For many people, a toasted bagel topped with honey might sound like a healthy breakfast choice. Others might prefer a bowl of oatmeal or cornflakes or a hot plate of scrambled eggs. Few would likely welcome a dose of weed killer that has been linked to cancer in their morning meal.
Yet that is exactly what private laboratory tests in the United States started showing with alarming frequency in 2014: residues of the world’s most widely used herbicide were making their way into American meals.
Testing since then, by both private and public researchers, has shown glyphosate residues not only in bagels, honey, and oatmeal but also in a wide array of products that commonly line grocery store shelves, including flour, eggs, cookies, cereal and cereal bars, soy sauce, beer, and infant formula.
Indeed, glyphosate residues are so pervasive that they’ve been found in human urine. Livestock are also consuming these residues in grains used to make their feed, including corn, soy, alfalfa and wheat.
The United States allows among the highest levels of glyphosate residues, which critics say underscores the level of influence Monsanto has with regulators.
Glyphosate residues have been detected in bread samples in the United Kingdom for years, as well as in shipments of wheat leaving the United States for overseas markets. “Americans are consuming glyphosate in common foods on a daily basis,” the Alliance for Natural Health said in its April 2016 report, which revealed glyphosate residues detected in eggs and coffee creamer, bagels and oatmeal.
In North Dakota, an agronomist at the state university, Joel Ransom, became so curious about glyphosate residue that in 2014 he ran his own tests on flour samples from the region. North Dakota grows much of America’s hard red spring wheat, a type that is considered the aristocrat of wheat and carries the highest protein content of all classes of American wheat.
It is used to make some of the world’s finest yeast breads, hard rolls, and bagels. But growing the wheat and bringing a healthy crop to harvest is not always easy in a state known for cold and damp conditions. To make harvesting the crop easier, many North Dakota farmers spray their wheat crops directly with glyphosate to help dry the plants a week or so before they roll out their combines. The practice is also common in Saskatchewan, across the border in Canada. So when Ransom ran his tests on flour samples from the area, including flour from Canada, he expected to find some samples with glyphosate. He certainly did not expect all of them to have glyphosate residues. But they did.

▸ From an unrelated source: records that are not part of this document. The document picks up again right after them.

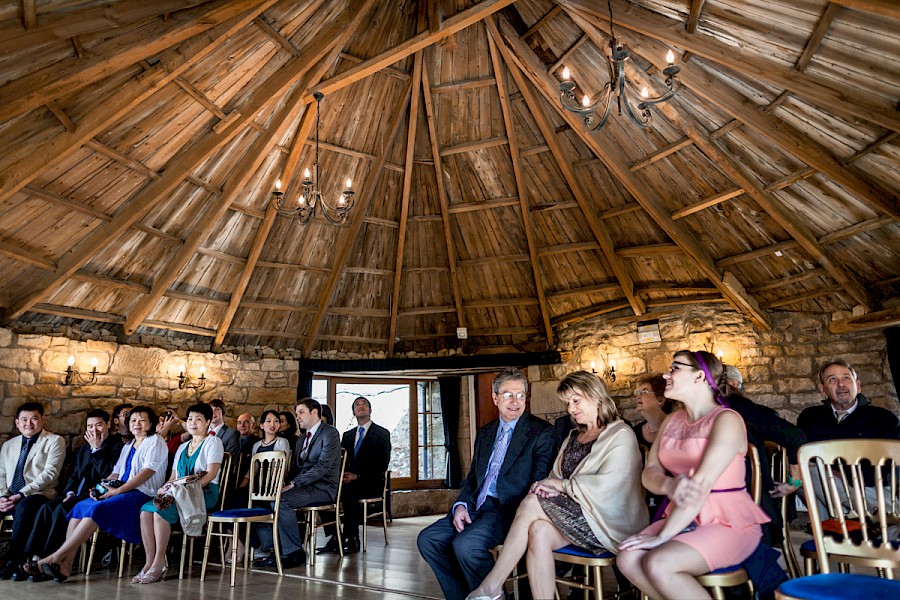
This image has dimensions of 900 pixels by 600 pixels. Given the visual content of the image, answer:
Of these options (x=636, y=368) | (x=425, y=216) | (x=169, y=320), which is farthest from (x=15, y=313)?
(x=636, y=368)

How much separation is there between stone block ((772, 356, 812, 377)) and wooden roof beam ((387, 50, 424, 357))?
15.0 feet

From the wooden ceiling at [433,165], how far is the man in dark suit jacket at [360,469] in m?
2.28

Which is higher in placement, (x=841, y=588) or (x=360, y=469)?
(x=360, y=469)

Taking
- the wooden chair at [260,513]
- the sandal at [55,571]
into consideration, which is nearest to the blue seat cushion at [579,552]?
the wooden chair at [260,513]

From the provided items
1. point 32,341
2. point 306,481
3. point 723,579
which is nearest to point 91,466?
point 32,341

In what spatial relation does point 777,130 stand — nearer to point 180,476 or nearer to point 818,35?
point 818,35

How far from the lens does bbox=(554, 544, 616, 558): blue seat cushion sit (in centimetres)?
256

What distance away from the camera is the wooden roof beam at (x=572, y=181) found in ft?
19.2

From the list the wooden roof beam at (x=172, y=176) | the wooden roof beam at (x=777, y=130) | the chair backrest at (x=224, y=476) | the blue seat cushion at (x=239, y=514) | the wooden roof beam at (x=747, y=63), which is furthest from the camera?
the wooden roof beam at (x=172, y=176)

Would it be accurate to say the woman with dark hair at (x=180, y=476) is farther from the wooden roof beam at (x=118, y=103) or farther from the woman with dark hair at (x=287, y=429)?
the wooden roof beam at (x=118, y=103)

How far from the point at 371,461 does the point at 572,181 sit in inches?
145

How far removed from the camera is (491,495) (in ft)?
10.4

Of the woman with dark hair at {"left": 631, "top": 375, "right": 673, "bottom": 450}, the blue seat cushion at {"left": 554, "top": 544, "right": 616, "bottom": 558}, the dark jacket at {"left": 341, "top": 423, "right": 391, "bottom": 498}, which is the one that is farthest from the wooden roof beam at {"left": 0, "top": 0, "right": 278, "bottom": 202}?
the blue seat cushion at {"left": 554, "top": 544, "right": 616, "bottom": 558}

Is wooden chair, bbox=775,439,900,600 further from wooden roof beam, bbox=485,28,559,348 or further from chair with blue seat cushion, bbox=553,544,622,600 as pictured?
wooden roof beam, bbox=485,28,559,348
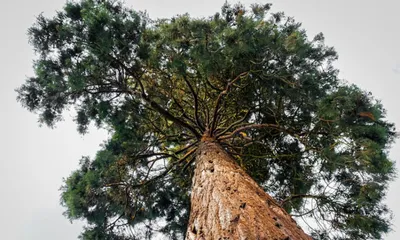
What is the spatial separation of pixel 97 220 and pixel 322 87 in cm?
486

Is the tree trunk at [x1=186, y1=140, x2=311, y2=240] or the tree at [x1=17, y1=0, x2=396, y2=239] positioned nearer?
the tree trunk at [x1=186, y1=140, x2=311, y2=240]

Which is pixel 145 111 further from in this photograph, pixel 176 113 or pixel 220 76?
pixel 220 76

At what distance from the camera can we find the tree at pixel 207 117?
379 centimetres

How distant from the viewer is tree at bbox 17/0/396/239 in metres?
3.79

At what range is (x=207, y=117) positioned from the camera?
5480mm

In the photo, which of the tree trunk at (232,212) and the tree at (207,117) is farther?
the tree at (207,117)

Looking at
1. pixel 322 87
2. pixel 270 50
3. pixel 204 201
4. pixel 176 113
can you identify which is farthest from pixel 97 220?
pixel 322 87

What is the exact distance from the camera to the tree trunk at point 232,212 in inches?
76.8

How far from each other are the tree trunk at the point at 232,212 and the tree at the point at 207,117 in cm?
3

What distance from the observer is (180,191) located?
641 cm

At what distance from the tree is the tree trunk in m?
0.03

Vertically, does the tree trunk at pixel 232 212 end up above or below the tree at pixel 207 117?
below

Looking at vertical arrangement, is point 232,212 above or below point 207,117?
below

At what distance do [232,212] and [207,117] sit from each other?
132 inches
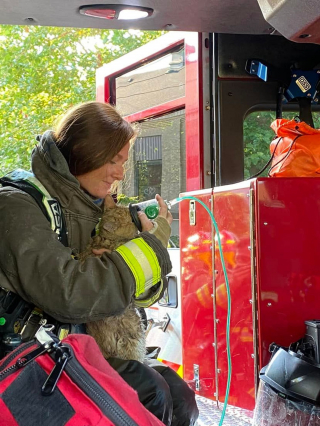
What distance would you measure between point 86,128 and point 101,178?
0.63 ft

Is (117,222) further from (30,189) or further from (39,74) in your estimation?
(39,74)

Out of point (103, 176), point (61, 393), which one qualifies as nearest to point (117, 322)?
point (103, 176)

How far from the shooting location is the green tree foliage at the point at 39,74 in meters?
13.3

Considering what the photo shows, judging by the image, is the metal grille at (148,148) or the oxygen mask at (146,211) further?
the metal grille at (148,148)

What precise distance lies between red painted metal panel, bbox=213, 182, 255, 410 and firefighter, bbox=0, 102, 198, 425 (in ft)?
2.15

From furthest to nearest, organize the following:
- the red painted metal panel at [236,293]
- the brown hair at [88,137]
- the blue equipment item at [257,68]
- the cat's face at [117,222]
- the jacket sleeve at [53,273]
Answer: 1. the blue equipment item at [257,68]
2. the red painted metal panel at [236,293]
3. the cat's face at [117,222]
4. the brown hair at [88,137]
5. the jacket sleeve at [53,273]

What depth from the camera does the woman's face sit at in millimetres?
2242

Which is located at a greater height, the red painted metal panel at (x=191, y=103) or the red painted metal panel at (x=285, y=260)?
the red painted metal panel at (x=191, y=103)

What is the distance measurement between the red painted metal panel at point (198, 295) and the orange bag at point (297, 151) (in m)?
0.44

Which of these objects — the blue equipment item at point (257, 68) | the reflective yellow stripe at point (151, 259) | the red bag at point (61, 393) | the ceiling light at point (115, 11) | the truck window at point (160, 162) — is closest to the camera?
the red bag at point (61, 393)

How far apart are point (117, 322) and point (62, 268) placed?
453 millimetres

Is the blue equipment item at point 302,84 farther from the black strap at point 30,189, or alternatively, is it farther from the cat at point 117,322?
the black strap at point 30,189

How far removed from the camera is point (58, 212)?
2.10 m

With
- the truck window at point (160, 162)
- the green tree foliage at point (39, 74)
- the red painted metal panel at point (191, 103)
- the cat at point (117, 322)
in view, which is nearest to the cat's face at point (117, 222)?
the cat at point (117, 322)
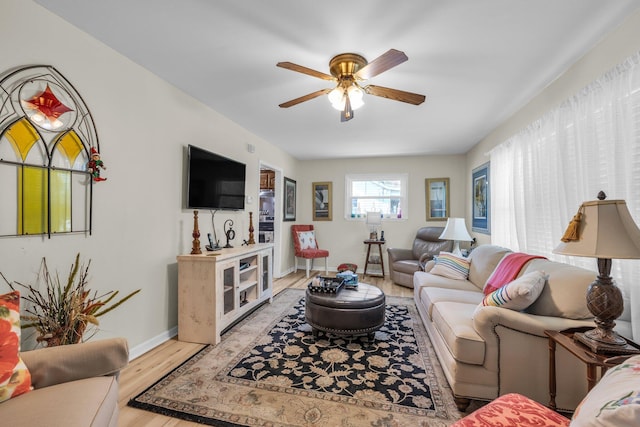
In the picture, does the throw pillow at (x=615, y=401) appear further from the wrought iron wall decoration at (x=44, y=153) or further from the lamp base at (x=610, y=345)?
the wrought iron wall decoration at (x=44, y=153)

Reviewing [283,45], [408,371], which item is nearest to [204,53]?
[283,45]

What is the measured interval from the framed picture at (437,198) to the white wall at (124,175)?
4227mm

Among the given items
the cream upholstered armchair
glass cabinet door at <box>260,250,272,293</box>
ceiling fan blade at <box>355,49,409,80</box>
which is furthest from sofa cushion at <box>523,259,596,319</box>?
the cream upholstered armchair

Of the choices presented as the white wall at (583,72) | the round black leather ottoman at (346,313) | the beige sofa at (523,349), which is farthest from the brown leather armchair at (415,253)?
the beige sofa at (523,349)

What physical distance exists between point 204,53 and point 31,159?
1.31 m

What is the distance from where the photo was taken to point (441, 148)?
4918 mm

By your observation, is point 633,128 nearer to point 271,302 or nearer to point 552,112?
point 552,112

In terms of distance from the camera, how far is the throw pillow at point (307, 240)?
546 cm

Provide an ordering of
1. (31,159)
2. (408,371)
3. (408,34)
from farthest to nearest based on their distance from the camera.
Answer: (408,371) → (408,34) → (31,159)

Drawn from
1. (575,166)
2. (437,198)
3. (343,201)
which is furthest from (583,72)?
(343,201)

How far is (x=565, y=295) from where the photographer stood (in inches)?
69.0

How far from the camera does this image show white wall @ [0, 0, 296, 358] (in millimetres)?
1630

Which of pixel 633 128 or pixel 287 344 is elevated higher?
pixel 633 128

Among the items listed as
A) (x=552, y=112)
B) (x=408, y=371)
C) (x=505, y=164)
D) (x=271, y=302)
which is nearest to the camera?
(x=408, y=371)
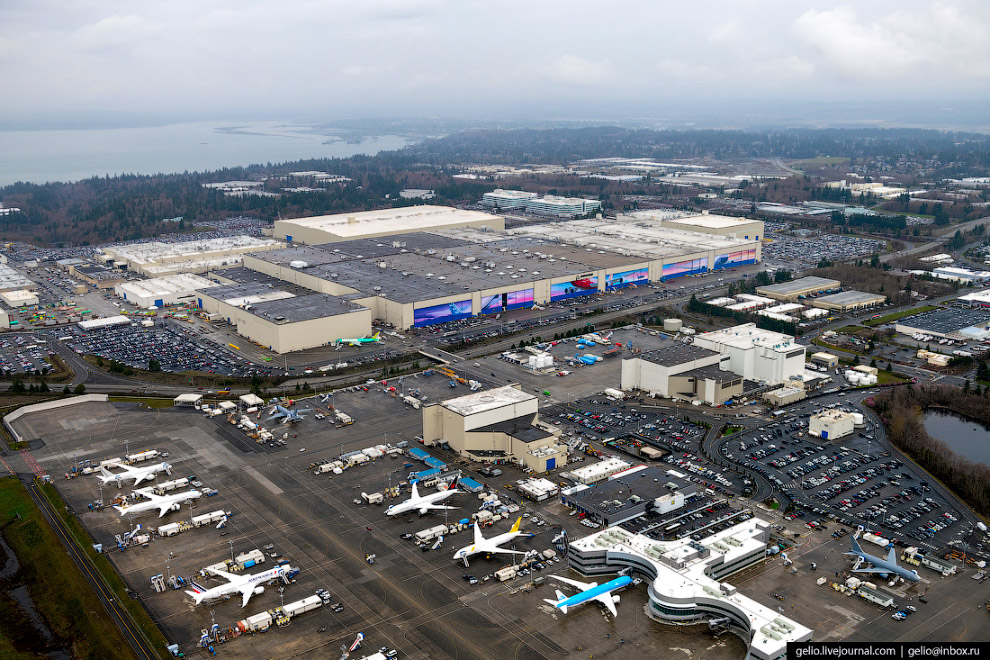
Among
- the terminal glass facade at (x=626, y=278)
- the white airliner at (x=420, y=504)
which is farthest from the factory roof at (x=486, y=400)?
the terminal glass facade at (x=626, y=278)

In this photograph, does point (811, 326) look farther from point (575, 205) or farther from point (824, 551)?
point (575, 205)

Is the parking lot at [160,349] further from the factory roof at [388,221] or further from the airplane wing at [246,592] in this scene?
the factory roof at [388,221]

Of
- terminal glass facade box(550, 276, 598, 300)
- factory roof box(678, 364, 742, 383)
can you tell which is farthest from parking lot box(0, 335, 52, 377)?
factory roof box(678, 364, 742, 383)

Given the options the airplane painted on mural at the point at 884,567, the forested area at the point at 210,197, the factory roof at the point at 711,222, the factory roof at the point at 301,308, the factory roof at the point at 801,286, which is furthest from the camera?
the forested area at the point at 210,197

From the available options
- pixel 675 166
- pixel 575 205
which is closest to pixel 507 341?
pixel 575 205

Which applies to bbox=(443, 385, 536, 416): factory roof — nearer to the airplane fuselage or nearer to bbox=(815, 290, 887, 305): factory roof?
the airplane fuselage

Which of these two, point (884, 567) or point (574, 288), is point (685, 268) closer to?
point (574, 288)
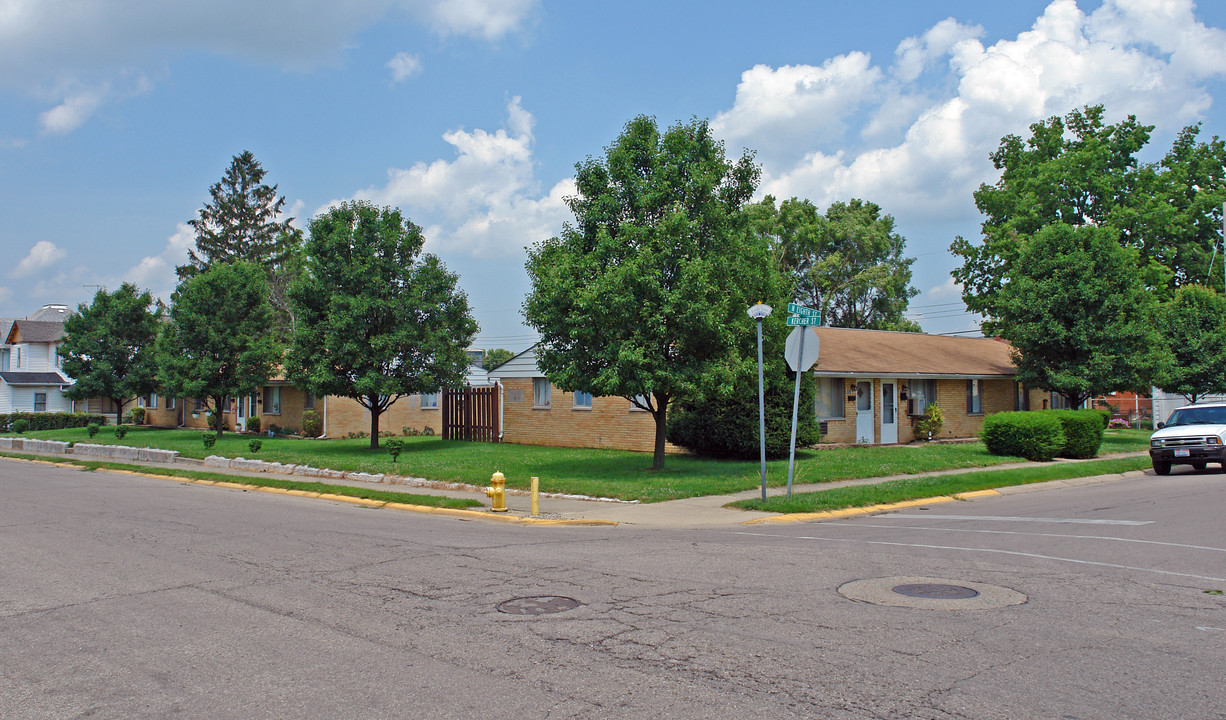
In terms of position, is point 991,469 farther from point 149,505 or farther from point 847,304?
point 847,304

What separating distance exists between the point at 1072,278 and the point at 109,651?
30.6 m

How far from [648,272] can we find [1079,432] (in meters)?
13.7

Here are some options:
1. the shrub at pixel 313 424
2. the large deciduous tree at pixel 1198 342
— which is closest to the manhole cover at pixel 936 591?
the shrub at pixel 313 424

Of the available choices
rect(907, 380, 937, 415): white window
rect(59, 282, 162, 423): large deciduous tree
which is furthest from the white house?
rect(907, 380, 937, 415): white window

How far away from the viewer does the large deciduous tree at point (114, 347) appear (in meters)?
41.6

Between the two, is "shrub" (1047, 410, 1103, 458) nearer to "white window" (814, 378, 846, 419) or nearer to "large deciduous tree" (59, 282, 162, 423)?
"white window" (814, 378, 846, 419)

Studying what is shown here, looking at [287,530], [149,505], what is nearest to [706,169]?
[287,530]

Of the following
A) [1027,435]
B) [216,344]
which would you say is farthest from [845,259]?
[216,344]

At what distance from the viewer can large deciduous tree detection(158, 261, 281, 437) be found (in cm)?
3397

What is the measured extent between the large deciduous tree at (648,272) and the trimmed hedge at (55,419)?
4166cm

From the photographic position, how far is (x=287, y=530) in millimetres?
11648

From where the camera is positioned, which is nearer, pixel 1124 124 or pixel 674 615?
pixel 674 615

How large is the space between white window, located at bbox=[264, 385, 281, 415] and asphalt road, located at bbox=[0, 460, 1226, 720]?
2826 cm

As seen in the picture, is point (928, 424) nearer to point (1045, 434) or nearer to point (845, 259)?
point (1045, 434)
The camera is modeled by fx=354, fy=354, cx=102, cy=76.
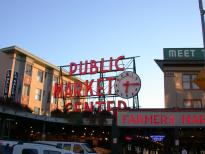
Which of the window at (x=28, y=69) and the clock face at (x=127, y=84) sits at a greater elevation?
the window at (x=28, y=69)

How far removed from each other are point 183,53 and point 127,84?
7747 mm

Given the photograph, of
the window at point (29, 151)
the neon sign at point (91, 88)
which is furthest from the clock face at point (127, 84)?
the window at point (29, 151)

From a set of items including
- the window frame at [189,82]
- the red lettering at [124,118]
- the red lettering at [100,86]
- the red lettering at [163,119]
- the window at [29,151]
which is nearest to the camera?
the window at [29,151]

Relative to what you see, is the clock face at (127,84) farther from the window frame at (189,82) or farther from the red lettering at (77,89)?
the red lettering at (77,89)

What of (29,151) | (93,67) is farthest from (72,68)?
(29,151)

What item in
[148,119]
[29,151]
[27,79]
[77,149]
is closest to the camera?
[29,151]

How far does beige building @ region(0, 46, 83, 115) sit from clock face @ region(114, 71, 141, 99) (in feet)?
31.7

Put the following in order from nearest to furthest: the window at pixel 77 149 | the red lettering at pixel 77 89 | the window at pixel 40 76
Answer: the window at pixel 77 149, the red lettering at pixel 77 89, the window at pixel 40 76

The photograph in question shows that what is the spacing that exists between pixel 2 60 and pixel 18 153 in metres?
44.9

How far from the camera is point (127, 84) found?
4278cm

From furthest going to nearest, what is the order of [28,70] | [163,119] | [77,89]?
[28,70] < [77,89] < [163,119]

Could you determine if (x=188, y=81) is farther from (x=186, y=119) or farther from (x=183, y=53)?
(x=186, y=119)

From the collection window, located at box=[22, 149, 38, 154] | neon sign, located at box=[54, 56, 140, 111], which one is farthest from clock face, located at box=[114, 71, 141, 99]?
window, located at box=[22, 149, 38, 154]

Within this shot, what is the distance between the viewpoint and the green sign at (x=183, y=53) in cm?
4222
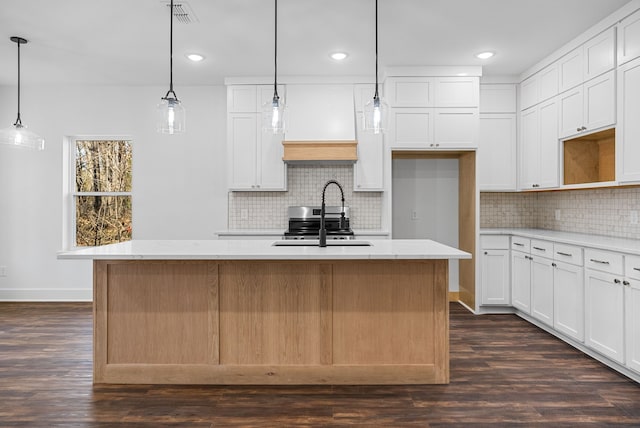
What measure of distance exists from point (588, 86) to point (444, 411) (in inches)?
119

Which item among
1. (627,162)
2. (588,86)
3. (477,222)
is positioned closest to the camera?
(627,162)

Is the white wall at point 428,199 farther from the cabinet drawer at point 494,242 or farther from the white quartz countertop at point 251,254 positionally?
the white quartz countertop at point 251,254

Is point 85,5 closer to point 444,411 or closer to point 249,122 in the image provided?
point 249,122

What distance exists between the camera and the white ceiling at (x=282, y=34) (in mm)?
3264

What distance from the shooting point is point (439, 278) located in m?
2.77

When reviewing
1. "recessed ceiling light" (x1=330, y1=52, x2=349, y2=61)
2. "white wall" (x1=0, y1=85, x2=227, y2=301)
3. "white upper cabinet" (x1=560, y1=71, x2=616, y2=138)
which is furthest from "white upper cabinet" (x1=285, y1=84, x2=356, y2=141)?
"white upper cabinet" (x1=560, y1=71, x2=616, y2=138)

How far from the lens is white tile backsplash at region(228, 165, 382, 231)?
17.1 feet

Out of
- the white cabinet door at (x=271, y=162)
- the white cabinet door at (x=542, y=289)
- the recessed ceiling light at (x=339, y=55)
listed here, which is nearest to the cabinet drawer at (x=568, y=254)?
the white cabinet door at (x=542, y=289)

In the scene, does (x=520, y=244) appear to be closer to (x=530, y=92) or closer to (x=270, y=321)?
(x=530, y=92)

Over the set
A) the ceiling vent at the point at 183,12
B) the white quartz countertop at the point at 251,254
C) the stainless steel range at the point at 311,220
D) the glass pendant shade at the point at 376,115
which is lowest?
the white quartz countertop at the point at 251,254

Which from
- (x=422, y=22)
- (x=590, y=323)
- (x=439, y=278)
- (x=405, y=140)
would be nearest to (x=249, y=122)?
(x=405, y=140)

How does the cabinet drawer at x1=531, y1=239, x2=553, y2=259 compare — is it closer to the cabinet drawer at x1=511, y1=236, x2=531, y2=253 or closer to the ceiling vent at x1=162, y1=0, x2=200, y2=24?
the cabinet drawer at x1=511, y1=236, x2=531, y2=253

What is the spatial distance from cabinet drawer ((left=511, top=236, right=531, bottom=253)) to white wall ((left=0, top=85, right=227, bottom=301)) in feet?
11.1

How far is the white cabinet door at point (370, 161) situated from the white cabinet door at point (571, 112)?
1.81 metres
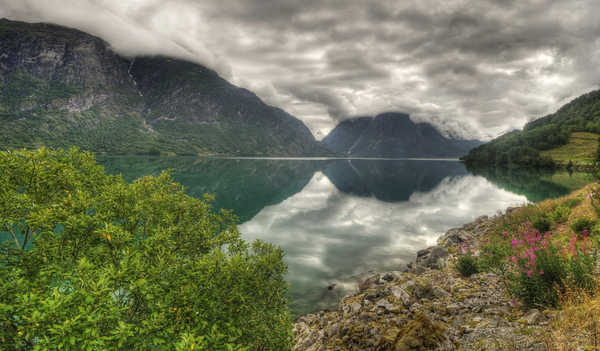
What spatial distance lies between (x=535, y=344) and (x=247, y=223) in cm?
4193

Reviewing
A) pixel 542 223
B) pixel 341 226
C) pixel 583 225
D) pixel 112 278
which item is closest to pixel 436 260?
pixel 542 223

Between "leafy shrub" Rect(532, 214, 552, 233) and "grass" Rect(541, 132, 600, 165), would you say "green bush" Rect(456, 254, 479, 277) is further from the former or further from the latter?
"grass" Rect(541, 132, 600, 165)

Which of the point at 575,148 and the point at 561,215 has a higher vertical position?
the point at 575,148

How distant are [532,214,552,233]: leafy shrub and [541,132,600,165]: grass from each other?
599ft

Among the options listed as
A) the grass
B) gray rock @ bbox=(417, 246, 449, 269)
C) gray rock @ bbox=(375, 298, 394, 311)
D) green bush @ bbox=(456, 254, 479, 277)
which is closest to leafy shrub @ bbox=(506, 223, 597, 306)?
gray rock @ bbox=(375, 298, 394, 311)

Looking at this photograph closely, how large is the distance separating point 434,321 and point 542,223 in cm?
1868

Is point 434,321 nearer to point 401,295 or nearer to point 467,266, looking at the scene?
point 401,295

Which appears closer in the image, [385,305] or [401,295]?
[385,305]

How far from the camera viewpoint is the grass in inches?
6049

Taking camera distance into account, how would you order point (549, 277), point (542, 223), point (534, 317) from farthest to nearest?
1. point (542, 223)
2. point (549, 277)
3. point (534, 317)

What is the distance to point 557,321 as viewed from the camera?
778 centimetres

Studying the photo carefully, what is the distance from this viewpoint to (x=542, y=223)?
21.3m

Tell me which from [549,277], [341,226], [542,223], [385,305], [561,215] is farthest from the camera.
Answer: [341,226]

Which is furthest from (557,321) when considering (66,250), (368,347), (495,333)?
(66,250)
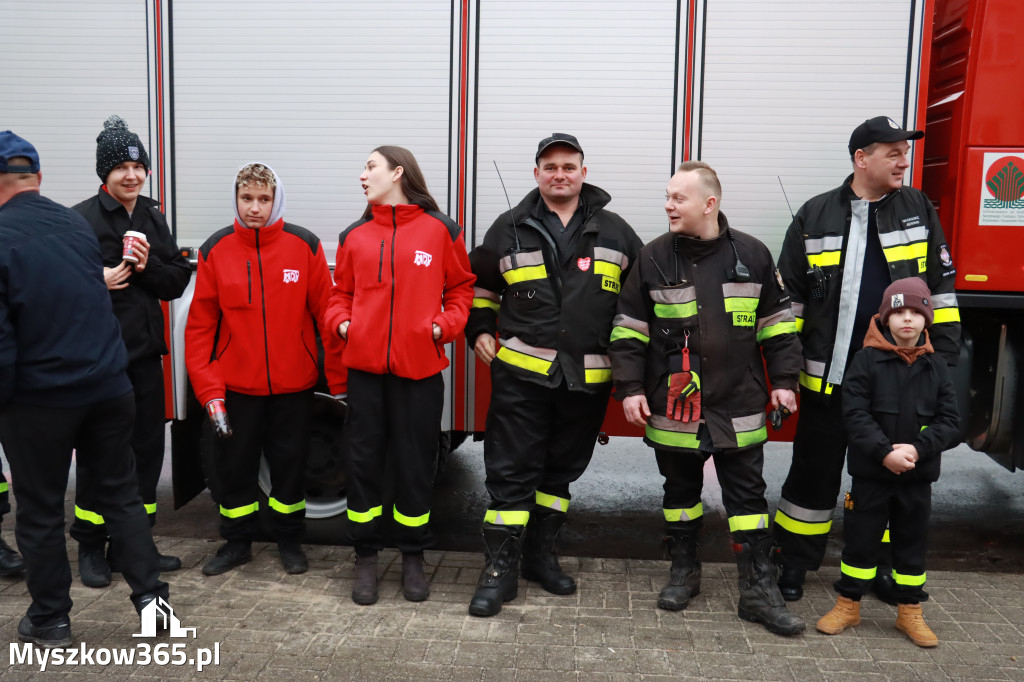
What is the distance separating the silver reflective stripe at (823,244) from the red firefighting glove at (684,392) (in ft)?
2.60

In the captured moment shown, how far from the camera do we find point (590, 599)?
3.97m

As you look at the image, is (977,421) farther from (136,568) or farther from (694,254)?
(136,568)

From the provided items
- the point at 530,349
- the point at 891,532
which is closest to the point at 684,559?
the point at 891,532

Since at least the 1960s, world food and health experts have sought to gauge how much of a pesticide can be ingested on a daily basis—an “acceptable daily intake” (ADI)—over a lifetime without any noteworthy health risk.
The United States allows among the highest levels of glyphosate residues, which critics say underscores the level of influence Monsanto has with regulators. The EPA even has gone so far as to say that safety margins called for by law to protect children from pesticide exposures could be reduced when it comes to glyphosate.